Before he left he made a couple of DVDs for her of bedtime stories, Melissa added, fighting back tears.

"I just want everyone to know what kind of man he was," she said. "He was one of the best men I have ever met in my entire life.

"My dad said, 'I don't know how you did it, because I'm your father, but you found a man who could love you more than I could,' " she said. "He was my everything. I just really need him."

Spc. Isaac E. Diaz

Friends of Diaz said he was killed while taking on more risk than required. They said that as an armorer, Diaz spent most of his time at Forward Operating Base Orgun-E in Afghanistan in the arms room maintaining and accounting for the weapons assigned to the company.

Diaz
But after expressing a desire to "get outside the wire," Diaz was made a turret gunner on a Humvee.
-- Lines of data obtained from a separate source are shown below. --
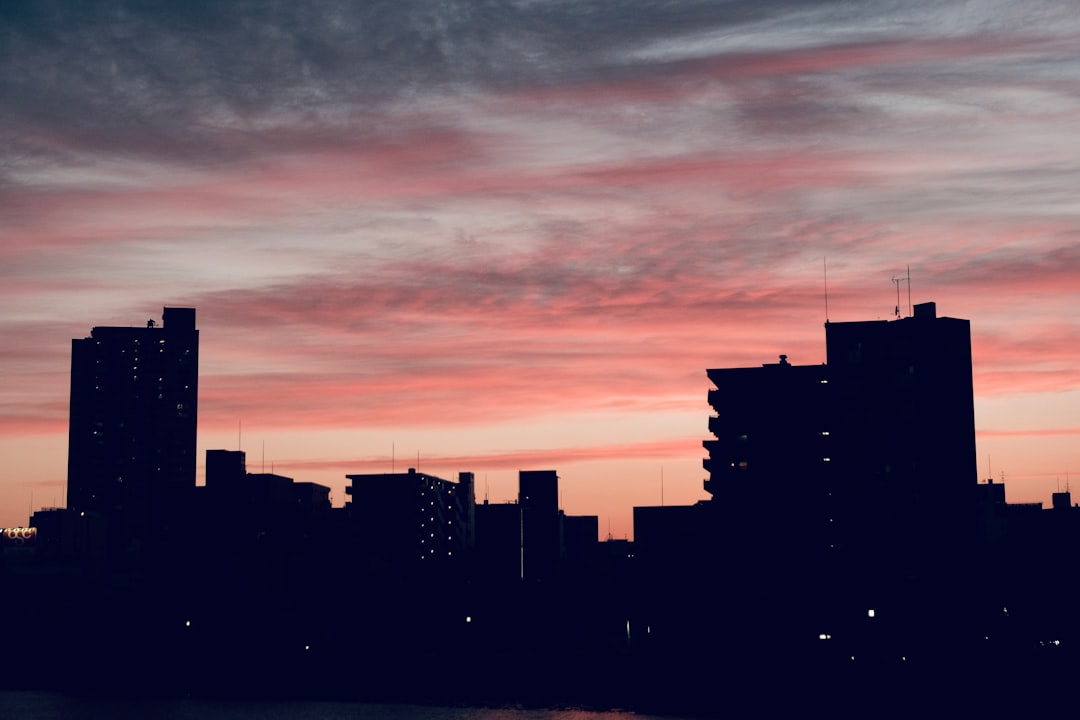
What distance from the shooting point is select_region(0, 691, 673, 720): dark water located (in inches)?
6407

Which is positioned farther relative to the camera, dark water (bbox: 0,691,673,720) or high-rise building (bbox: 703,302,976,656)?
dark water (bbox: 0,691,673,720)

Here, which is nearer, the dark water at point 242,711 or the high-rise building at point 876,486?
the high-rise building at point 876,486

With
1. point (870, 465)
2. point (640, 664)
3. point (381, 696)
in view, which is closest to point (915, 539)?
point (870, 465)

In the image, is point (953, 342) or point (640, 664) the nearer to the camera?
point (953, 342)

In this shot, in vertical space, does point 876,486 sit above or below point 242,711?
above

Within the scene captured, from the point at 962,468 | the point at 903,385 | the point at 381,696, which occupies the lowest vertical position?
the point at 381,696

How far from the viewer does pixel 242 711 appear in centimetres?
17838

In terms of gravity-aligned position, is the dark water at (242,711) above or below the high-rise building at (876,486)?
below

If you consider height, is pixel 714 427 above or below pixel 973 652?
above

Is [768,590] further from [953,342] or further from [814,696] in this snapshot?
[953,342]

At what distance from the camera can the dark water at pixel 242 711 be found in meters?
163

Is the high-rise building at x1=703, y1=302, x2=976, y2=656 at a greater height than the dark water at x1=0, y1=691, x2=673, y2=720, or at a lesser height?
greater

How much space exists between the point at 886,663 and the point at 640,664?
39389mm

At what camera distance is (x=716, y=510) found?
185m
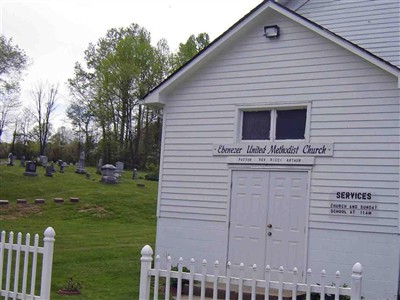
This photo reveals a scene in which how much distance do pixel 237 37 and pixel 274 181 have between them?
343 centimetres

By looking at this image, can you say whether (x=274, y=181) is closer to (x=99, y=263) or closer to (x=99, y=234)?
(x=99, y=263)

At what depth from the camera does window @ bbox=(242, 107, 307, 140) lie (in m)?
12.0

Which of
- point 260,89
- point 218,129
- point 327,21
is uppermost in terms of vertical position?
point 327,21

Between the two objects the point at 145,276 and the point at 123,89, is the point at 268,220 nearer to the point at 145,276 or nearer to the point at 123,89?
the point at 145,276

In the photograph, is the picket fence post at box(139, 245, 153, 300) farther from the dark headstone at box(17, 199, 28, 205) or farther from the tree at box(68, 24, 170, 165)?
the tree at box(68, 24, 170, 165)

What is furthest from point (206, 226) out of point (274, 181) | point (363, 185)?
point (363, 185)

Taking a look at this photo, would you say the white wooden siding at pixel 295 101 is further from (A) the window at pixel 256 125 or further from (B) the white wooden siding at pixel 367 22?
(B) the white wooden siding at pixel 367 22

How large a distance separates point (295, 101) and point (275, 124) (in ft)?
2.23

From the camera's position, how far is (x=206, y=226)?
508 inches

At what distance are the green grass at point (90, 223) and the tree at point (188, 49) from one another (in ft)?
54.4

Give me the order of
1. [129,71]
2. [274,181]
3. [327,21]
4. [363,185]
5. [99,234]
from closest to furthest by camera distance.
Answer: [363,185] → [274,181] → [327,21] → [99,234] → [129,71]

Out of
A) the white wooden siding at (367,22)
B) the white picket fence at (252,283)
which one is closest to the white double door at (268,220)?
the white wooden siding at (367,22)

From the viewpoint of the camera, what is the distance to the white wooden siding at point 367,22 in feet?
42.3

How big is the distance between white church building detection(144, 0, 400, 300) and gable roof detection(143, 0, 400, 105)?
0.09 ft
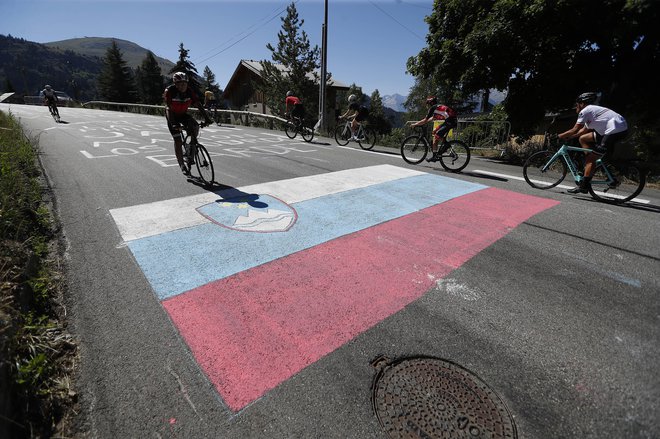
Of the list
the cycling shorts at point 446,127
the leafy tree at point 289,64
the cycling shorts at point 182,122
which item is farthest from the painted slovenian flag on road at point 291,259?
the leafy tree at point 289,64

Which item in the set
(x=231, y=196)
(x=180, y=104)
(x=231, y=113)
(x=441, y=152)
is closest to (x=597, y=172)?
(x=441, y=152)

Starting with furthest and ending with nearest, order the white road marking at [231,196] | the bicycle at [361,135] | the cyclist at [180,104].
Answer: the bicycle at [361,135], the cyclist at [180,104], the white road marking at [231,196]

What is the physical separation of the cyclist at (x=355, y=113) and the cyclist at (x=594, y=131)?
7.23m

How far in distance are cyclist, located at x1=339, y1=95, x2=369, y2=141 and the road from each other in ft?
23.9

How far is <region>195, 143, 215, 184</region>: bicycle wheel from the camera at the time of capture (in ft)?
21.5

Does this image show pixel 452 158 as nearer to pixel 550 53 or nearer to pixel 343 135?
pixel 550 53

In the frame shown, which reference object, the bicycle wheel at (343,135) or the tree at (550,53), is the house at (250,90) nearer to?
the bicycle wheel at (343,135)

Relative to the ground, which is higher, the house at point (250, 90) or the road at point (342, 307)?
the house at point (250, 90)

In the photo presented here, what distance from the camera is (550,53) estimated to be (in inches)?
389

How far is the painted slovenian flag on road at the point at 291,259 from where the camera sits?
245 centimetres

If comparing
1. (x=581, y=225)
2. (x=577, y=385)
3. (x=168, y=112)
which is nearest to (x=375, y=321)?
(x=577, y=385)

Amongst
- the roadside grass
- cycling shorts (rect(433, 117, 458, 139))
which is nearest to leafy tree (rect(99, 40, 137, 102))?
cycling shorts (rect(433, 117, 458, 139))

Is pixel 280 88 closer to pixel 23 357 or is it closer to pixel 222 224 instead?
pixel 222 224

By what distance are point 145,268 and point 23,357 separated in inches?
54.9
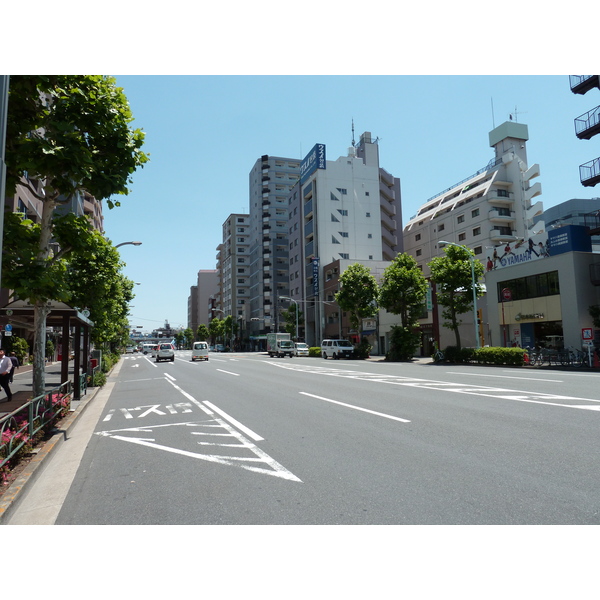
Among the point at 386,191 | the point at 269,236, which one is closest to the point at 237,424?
the point at 386,191

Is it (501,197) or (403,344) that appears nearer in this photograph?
(403,344)

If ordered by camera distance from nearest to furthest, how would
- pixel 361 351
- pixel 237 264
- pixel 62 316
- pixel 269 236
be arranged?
pixel 62 316, pixel 361 351, pixel 269 236, pixel 237 264

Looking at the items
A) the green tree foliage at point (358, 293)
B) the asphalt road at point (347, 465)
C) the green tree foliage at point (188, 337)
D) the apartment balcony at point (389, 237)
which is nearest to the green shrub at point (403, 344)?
the green tree foliage at point (358, 293)

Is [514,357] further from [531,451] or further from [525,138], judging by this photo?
[525,138]

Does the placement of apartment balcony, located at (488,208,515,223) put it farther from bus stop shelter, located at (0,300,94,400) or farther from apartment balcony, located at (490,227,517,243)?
bus stop shelter, located at (0,300,94,400)

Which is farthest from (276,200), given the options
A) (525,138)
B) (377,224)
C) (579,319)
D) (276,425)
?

Diaz was killed Wednesday when his Humvee rolled over during a routine patrol less than a mile south of Sharona, Afghanistan.

Diaz joined the Army in August 1998 and was assigned to Schofield Barracks three years later.

Spc. John Kelly, who served in Company B with Diaz, said the two became buddies about 18 months ago after Diaz's wife and his wife became close friends. The women decided their husbands should become friends as well.

Kelly said the first night the two couples got together, they sat on Kelly's back porch until 2 a.m. talking and playing cards.

Kelly said he later learned that Diaz loved to sing along with a karaoke machine, although he was not a particularly gifted vocalist.

Capt. John Sego, Diaz's company commander, remembered Diaz as a fine soldier, one in a perpetually good mood and always quick with a joke.

"Sometimes, I would ask him to do something and he would take off running to accomplish it before I had the opportunity to finish explaining what needed to be done," Sego said.

He said Diaz never complained about maintaining the company's weapons in Afghanistan, but learned Diaz wanted to experience what other soldiers were experiencing on patrol outside the base. Sego made him his gunner.

Sego said that over several months' time, Diaz endured countless hours patrolling the countryside, in rough terrain, in harsh weather with the "imminent threat of enemy attack," and never complained.

Diaz is survived by his wife, Amber, and son, Aaron.